Youth unemployment improves but masks structural vulnerability

(a) What the data shows: Poland's youth unemployment has undergone a remarkable structural decline from 29.54% (2006) to 10.70% (2025), representing an 18.84 percentage point improvement over 19 years. However, the rate has essentially plateaued since 2022, hovering between 10.56%-10.70%. The current 10.70% remains approximately triple Poland's general unemployment rate (~3.5%), indicating persistent structural mismatch in the youth labour market. The steepest improvements occurred 2006-2013 (-13.85pp over 7 years) during EU accession integration, while the 2014-2025 period shows decelerating gains.

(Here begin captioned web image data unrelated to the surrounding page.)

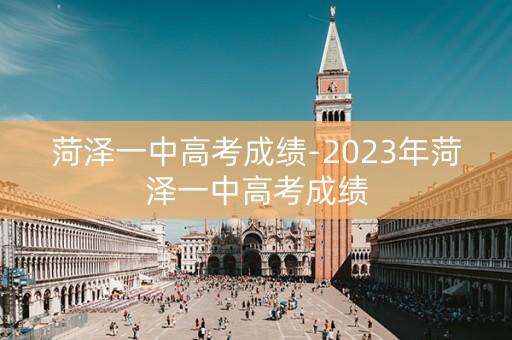 菏泽一中高考成绩-2023年菏泽一中高考成绩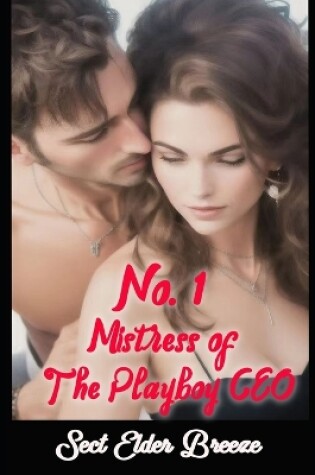 Cover of No. 1 Mistress Of The Playboy CEO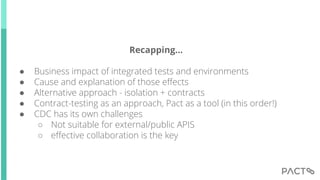 Recapping...
● Business impact of integrated tests and environments
● Cause and explanation of those effects
● Alternative approach - isolation + contracts
● Contract-testing as an approach, Pact as a tool (in this order!)
● CDC has its own challenges
○ Not suitable for external/public APIS
○ effective collaboration is the key
 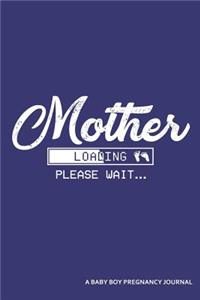 Mother Loading Please Wait... a Baby Boy Pregnancy Journal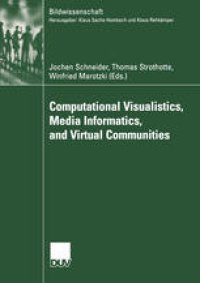 cover of the book Computational Visualistics, Media Informatics, and Virtual Communities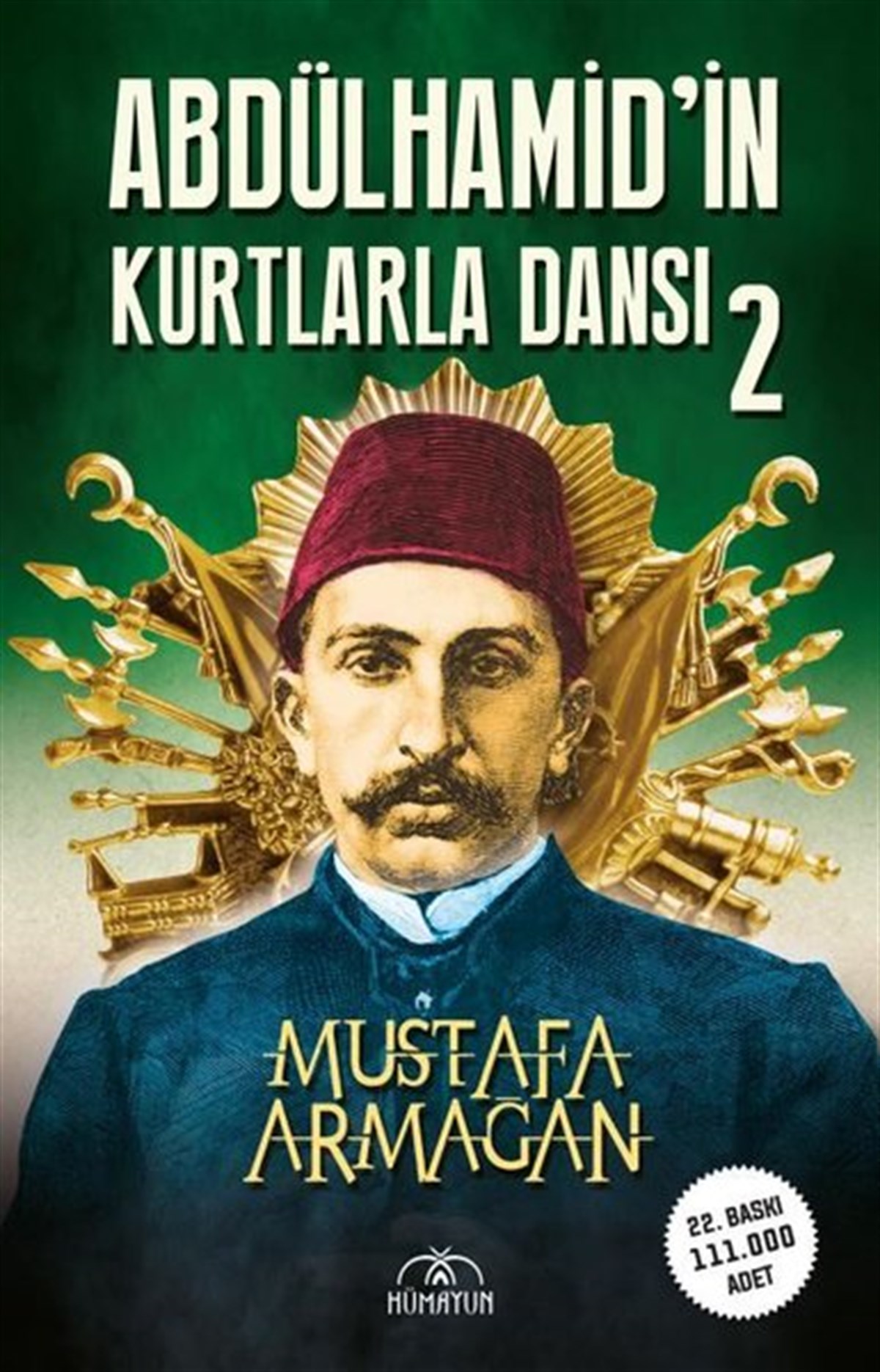 Mustafa ArmağanOsmanli TarihiAbdülhamid'in Kurtlarla Dansı - 2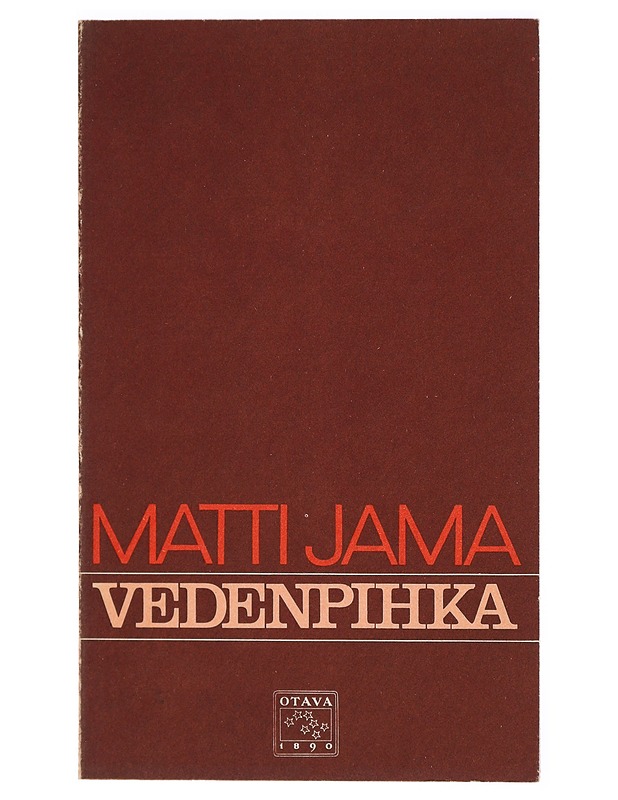 Vedenpihka : runoja - Matti Jama - Runot ja näytelmät - 10105299248 - 0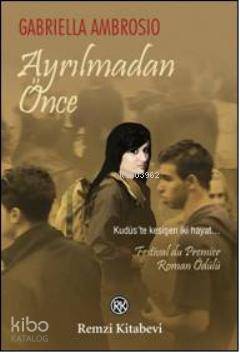  Ayrılmadan Önce Kudüste Kesişen İki Hayat | Ayrılmadan Önce Kudüste Kesişen İki Hayat | Gabriella Ambrosio | Leyla Tonguç Basmacı | Remzi Kitabevi | 9789751414311 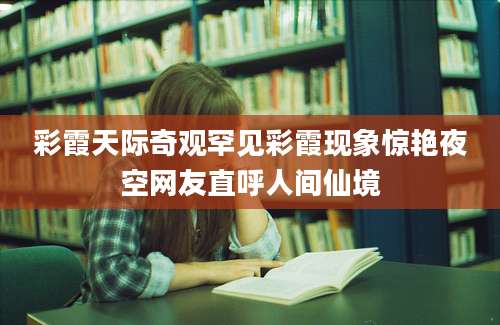 彩霞天际奇观罕见彩霞现象惊艳夜空网友直呼人间仙境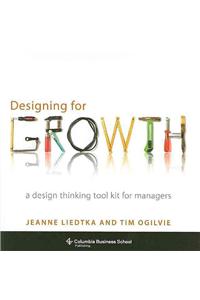 Designing for Growth: A Design Thinking Tool Kit for Managers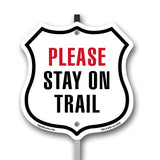 Please Stay On Trail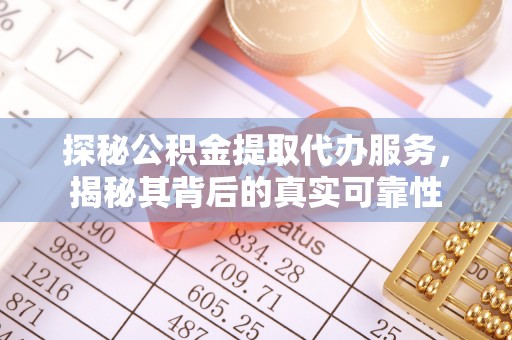 代县探秘公积金提取代办服务，揭秘其背后的真实可靠性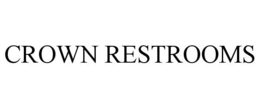 CROWN RESTROOMS trademark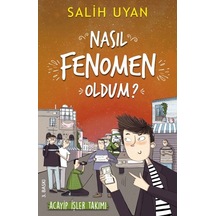 Akıl Almaz Maceralar - Nasıl Fenomen Oldum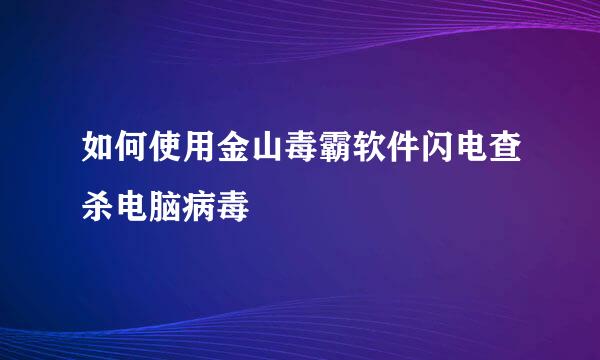 如何使用金山毒霸软件闪电查杀电脑病毒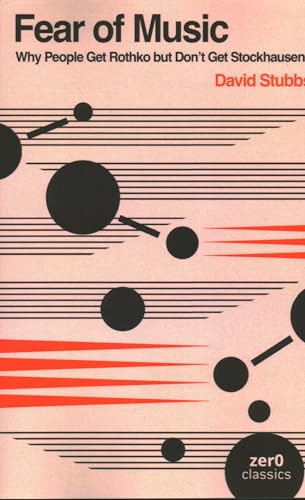 Fear of Music: Why People Get Rothko But Don't Get Stockhausen von Zero Books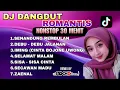 Download Lagu DJ DANGDUT ROMANTIS I 30 MENIT NONSTOP | SENANDUNG REMBULAN I DEBU DEBU JALANAN I CINTA BOJONE UWONG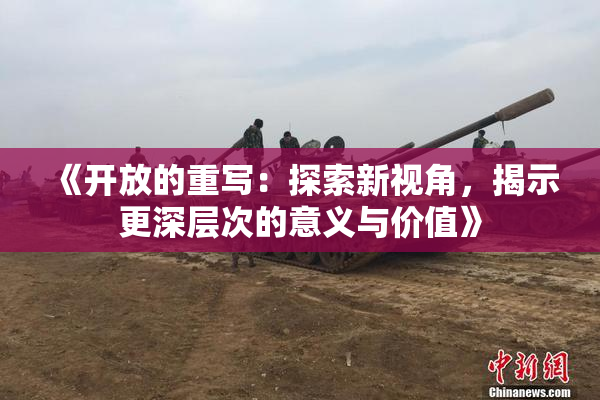 《开放的重写：探索新视角，揭示更深层次的意义与价值》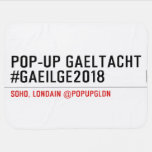 Pop-Up Gaeltacht #Gaeilge2018  Baby Blanket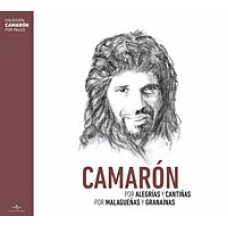 CAMARON DE LA ISLA:POR ALEGRIAS Y CANTI?AS MALAGUE?AS CAMARON DE LA ISLA:POR ALEGRIAS Y CANTI?AS MALAGUE?AS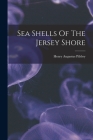 Sea Shells Of The Jersey Shore Cover Image
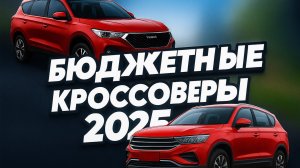 ТОП-5 БЮДЖЕТНЫХ КРОССОВЕРОВ 2025! Стоят ли они своих денег?
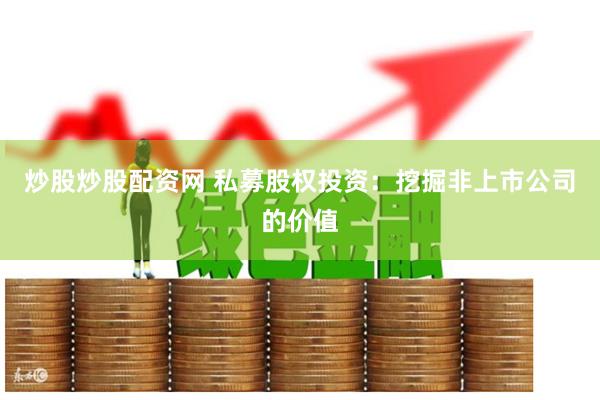 炒股炒股配资网 私募股权投资：挖掘非上市公司的价值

(b) What it means for the thesis: This data scores LOW on Unit-Cost Collision (25/100) — a 10.70% youth unemployment rate indicates human labour remains cost-competitive in this segment, with no apparent AI-human cost collision evident. However, the 3x gap versus general unemployment hints at creeping structural displacement. The HIGH Propagation Blindness score (45/100) is most significant here: the dominant policy narrative celebrates the decline from "crisis" (29% in 2006) to "normalcy" (10.7% today), completely obscuring that this improvement was primarily demographic (outmigration reducing youth labour supply, declining birth rates shrinking cohort size) and cyclical, not evidence of structural adaptation to automation threats. The Interface Collapse indicator (35/100) is moderate — credentials and education pathways continue functioning, but the plateau suggests the education-employment interface is under strain. The Coordination Feasibility score (40/100) reflects that coordination still appears feasible while conditions seem stable, but this stability may prove fragile under AI pressure.

(c) Counterarguments and caveats: The optimistic framing is seductive but fragile. Alternative explanations for the decline include: (1) mass outmigration to Western Europe post-2004 EU accession reduced the youth labour pool; (2) demographic contraction reduced competition; (3) EU structural funds (ESF) directly funded youth employment programs through 2013-2020; (4) the 2006 peak reflected post-communist restructuring shock, not a baseline to exceed. The DT 3.3 lens may underestimate that EU convergence itself created conditions masking automation vulnerability — as Polish wages rise toward Western levels, Unit-Cost Collision may approach silently. The data also doesn't capture gig economy渗透, NEET rates, or quality of employment, all of which may reveal deeper discontinuity signatures.